> **ARTICLE**:
(begin)
# Makemusic Joins Peaksware Brands



## Reegs (Aug 15, 2014)

Came across this today:

http://www.makemusic.com/documents/2014/08/makemusic-joins-peaksware-press-release.pdf (http://www.makemusic.com/documents/2014 ... elease.pdf)

It would appear that there are some leadership changes in store for the company.


----------



## rgames (Aug 15, 2014)

Interesting. And odd...???


----------



## Nick Batzdorf (Aug 15, 2014)

Bobby Owsinksi - a very sharp guy who writes an excellent blog (http://bobbyowsinski.blogspot.com) - made the point that creative companies are way too small to be public. The market is simply too small.

I think his analysis is absolutely right on.


----------



## Peter Alexander (Aug 20, 2014)

Nick Batzdorf @ Fri Aug 15 said:


> Bobby Owsinksi - a very sharp guy who writes an excellent blog (http://bobbyowsinski.blogspot.com) - made the point that creative companies are way too small to be public. The market is simply too small.
> 
> I think his analysis is absolutely right on.
(end)
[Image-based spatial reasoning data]
(begin)
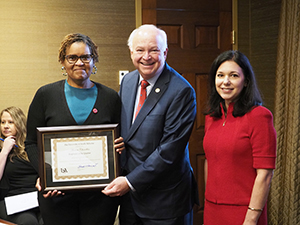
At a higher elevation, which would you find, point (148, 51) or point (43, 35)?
point (43, 35)

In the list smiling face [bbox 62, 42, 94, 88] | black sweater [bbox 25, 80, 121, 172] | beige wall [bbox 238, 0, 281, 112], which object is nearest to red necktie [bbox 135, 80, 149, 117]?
black sweater [bbox 25, 80, 121, 172]

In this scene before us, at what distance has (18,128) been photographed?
305 cm

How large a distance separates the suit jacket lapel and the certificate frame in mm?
120

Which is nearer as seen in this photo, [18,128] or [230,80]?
[230,80]

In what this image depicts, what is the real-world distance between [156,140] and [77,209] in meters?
0.55

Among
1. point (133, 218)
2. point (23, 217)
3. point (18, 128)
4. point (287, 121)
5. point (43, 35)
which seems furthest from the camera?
point (43, 35)

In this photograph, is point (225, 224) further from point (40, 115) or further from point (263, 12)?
point (263, 12)

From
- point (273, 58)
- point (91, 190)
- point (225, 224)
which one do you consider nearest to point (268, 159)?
point (225, 224)

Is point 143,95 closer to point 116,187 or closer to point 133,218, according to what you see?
point 116,187

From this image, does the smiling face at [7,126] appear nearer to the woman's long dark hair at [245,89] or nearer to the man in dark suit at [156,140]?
the man in dark suit at [156,140]

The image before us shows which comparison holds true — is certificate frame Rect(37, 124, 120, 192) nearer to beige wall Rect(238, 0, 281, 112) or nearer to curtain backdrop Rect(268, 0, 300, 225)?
curtain backdrop Rect(268, 0, 300, 225)

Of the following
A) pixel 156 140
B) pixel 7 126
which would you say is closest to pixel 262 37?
pixel 156 140

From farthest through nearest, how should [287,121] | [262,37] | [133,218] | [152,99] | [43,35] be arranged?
[262,37] → [43,35] → [287,121] → [133,218] → [152,99]

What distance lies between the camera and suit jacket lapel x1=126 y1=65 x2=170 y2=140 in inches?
74.3
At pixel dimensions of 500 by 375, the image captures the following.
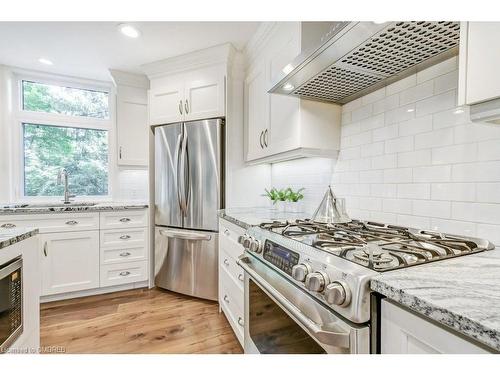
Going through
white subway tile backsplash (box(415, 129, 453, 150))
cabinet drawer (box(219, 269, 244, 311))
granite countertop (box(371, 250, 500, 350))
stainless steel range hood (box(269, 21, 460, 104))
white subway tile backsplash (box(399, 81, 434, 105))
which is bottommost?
cabinet drawer (box(219, 269, 244, 311))

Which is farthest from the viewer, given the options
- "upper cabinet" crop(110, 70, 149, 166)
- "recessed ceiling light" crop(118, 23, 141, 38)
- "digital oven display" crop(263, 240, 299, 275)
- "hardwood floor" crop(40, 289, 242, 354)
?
"upper cabinet" crop(110, 70, 149, 166)

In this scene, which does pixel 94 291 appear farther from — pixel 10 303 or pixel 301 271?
pixel 301 271

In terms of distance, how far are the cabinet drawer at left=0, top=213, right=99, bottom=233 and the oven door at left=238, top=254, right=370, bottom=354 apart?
74.5 inches

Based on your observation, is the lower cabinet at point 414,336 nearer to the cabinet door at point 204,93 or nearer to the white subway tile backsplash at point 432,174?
the white subway tile backsplash at point 432,174

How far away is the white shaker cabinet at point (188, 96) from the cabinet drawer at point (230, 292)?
1.42 metres

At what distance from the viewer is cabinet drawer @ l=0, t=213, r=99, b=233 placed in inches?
84.8

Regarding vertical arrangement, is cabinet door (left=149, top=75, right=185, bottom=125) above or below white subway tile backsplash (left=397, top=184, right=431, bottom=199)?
above

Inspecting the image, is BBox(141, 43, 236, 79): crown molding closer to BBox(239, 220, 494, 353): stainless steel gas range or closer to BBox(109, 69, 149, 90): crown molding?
BBox(109, 69, 149, 90): crown molding

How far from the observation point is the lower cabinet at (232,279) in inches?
62.6

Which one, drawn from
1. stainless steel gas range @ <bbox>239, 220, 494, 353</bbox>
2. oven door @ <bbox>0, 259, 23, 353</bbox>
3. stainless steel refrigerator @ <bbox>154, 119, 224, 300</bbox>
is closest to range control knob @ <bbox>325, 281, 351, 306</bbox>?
stainless steel gas range @ <bbox>239, 220, 494, 353</bbox>

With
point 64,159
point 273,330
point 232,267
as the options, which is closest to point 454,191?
point 273,330

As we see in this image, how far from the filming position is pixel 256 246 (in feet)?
3.81

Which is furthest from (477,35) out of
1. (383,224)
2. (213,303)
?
(213,303)

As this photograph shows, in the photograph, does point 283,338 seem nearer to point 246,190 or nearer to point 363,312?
point 363,312
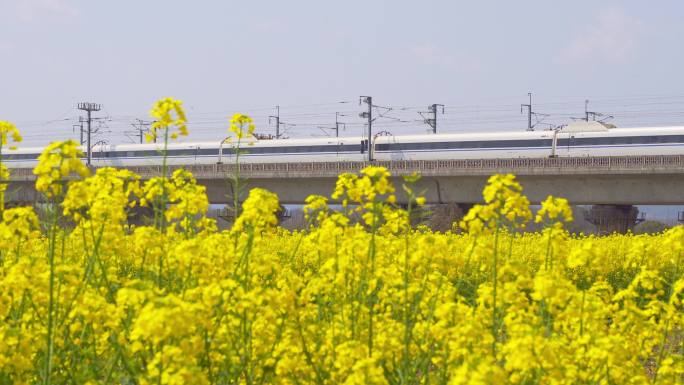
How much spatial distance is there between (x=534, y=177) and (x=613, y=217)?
3.97m

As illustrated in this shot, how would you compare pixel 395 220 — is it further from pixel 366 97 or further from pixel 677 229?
pixel 366 97

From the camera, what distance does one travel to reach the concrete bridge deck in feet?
106

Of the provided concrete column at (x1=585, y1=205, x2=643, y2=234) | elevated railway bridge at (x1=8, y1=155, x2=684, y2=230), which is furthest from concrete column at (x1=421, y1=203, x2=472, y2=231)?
concrete column at (x1=585, y1=205, x2=643, y2=234)

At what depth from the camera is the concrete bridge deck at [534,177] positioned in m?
32.2

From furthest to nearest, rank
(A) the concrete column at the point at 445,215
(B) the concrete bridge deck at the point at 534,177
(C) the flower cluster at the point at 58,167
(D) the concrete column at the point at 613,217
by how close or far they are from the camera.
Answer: (D) the concrete column at the point at 613,217
(A) the concrete column at the point at 445,215
(B) the concrete bridge deck at the point at 534,177
(C) the flower cluster at the point at 58,167

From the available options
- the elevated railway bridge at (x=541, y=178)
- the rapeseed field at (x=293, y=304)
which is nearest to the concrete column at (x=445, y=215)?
the elevated railway bridge at (x=541, y=178)

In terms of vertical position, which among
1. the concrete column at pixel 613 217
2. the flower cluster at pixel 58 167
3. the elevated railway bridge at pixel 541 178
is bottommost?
the concrete column at pixel 613 217

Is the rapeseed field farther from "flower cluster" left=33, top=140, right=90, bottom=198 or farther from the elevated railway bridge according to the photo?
the elevated railway bridge

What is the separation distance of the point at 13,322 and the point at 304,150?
39602 millimetres

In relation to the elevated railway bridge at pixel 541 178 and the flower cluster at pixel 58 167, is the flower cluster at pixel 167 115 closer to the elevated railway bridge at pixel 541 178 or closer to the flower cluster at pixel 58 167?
the flower cluster at pixel 58 167

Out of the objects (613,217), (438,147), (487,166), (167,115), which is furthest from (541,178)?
(167,115)

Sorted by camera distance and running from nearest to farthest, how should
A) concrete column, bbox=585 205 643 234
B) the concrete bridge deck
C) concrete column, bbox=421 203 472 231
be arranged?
the concrete bridge deck → concrete column, bbox=421 203 472 231 → concrete column, bbox=585 205 643 234

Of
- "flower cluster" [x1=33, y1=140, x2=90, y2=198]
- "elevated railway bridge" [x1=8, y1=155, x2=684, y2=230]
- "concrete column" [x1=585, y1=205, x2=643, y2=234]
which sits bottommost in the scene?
"concrete column" [x1=585, y1=205, x2=643, y2=234]

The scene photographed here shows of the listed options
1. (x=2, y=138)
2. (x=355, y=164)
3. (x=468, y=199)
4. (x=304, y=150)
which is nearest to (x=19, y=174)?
(x=304, y=150)
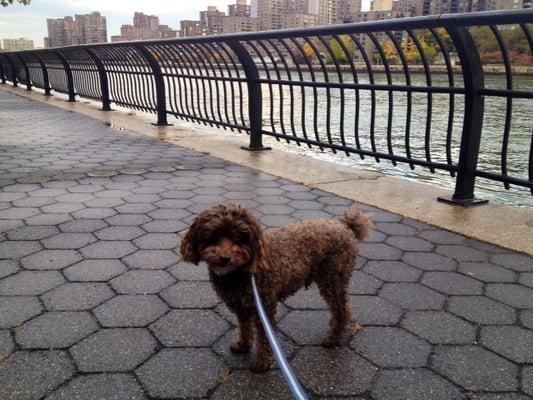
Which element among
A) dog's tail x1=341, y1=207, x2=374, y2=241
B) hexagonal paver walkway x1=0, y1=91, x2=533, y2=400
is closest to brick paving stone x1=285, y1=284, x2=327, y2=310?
hexagonal paver walkway x1=0, y1=91, x2=533, y2=400

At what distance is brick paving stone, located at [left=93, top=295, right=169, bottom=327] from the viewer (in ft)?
8.16

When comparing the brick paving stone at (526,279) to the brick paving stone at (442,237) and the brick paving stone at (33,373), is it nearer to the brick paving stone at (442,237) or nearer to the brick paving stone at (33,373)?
the brick paving stone at (442,237)

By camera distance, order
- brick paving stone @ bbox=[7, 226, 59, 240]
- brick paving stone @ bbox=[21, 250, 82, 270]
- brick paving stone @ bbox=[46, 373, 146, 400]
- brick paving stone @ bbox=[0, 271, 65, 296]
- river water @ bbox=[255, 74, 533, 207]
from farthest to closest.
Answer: river water @ bbox=[255, 74, 533, 207], brick paving stone @ bbox=[7, 226, 59, 240], brick paving stone @ bbox=[21, 250, 82, 270], brick paving stone @ bbox=[0, 271, 65, 296], brick paving stone @ bbox=[46, 373, 146, 400]

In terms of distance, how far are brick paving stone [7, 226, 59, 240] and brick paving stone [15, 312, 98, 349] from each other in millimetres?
1291

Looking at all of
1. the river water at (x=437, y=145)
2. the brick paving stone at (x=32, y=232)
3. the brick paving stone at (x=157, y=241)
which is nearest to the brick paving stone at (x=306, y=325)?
the brick paving stone at (x=157, y=241)

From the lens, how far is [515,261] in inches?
127

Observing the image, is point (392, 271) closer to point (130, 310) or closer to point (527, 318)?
point (527, 318)

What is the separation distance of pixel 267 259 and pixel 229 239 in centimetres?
19

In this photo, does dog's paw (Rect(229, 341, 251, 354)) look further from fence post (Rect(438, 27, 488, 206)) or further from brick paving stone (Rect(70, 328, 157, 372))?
fence post (Rect(438, 27, 488, 206))

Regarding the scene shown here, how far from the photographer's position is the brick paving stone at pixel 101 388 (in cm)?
193

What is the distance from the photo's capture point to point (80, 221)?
13.1 feet

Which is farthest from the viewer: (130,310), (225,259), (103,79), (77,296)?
(103,79)

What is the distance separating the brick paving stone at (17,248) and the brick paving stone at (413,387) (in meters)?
2.61

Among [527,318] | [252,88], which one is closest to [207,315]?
[527,318]
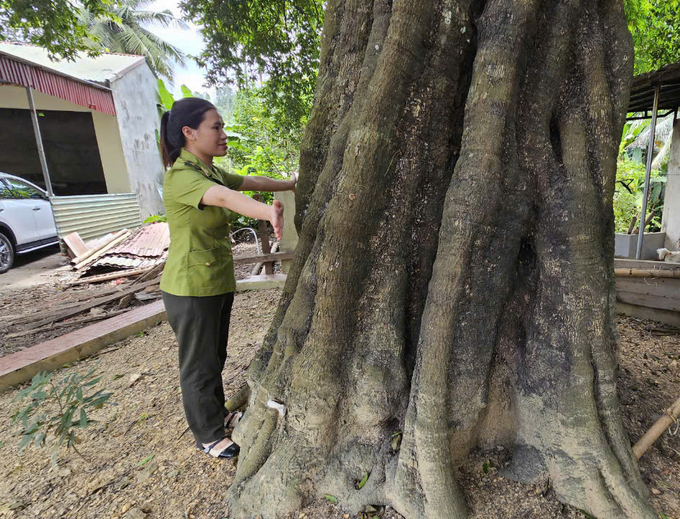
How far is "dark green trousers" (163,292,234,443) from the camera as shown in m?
2.09

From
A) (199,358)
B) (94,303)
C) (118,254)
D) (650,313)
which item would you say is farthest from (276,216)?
(118,254)

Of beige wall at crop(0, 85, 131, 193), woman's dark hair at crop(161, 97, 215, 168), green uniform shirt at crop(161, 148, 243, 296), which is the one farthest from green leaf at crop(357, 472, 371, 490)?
beige wall at crop(0, 85, 131, 193)

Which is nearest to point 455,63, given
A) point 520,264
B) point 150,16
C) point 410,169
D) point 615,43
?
point 410,169

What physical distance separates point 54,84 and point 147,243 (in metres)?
3.79

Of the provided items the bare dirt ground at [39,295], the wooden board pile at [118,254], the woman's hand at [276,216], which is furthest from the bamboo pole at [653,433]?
the wooden board pile at [118,254]

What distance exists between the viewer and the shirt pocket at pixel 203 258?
2051mm

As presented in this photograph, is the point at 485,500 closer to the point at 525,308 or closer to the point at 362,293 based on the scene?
the point at 525,308

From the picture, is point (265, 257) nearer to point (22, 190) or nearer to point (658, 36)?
point (22, 190)

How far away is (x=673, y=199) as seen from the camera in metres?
8.09

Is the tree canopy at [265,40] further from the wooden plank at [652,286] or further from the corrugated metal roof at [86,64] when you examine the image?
the corrugated metal roof at [86,64]

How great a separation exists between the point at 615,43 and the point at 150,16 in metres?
(end)
> **WHAT THIS TASK INVOLVES**:
Continue the forum thread about MakeMusic joining Peaksware, starting right after its final quoted line.

> **RESPONSE BELOW**:
Not really. All successful entrepreneurs are mavericks in their own way. In music however, entrepreneurs opt not to think in a business manner that will give them long range benefits. Part of that is the conscious choice to not think of themselves as entrepreneurs.

Music, like everything else, responds to market forces. Rare are the companies who want to look beyond industry pubs to see what other marketing literature is available to help them spot trends to see where the market is going and proceed accordingly.


----------



## jsaras (Aug 26, 2014)

"Current MakeMusic CEO, Karen VanDerBosch and the rest of her executive team will assist with the transition". 

Sounds like they'll be emptying their lockers soon and be escorted off the property. Yet another notation program going the way of Sibelius.


----------



## nikolas (Aug 31, 2014)

It's not as dire as the Sibelius case and the suck of Daniel... But it does seem awfully odd!


----------



## jamwerks (Aug 31, 2014)

Sad to hear. It must be a difficult market to make money in.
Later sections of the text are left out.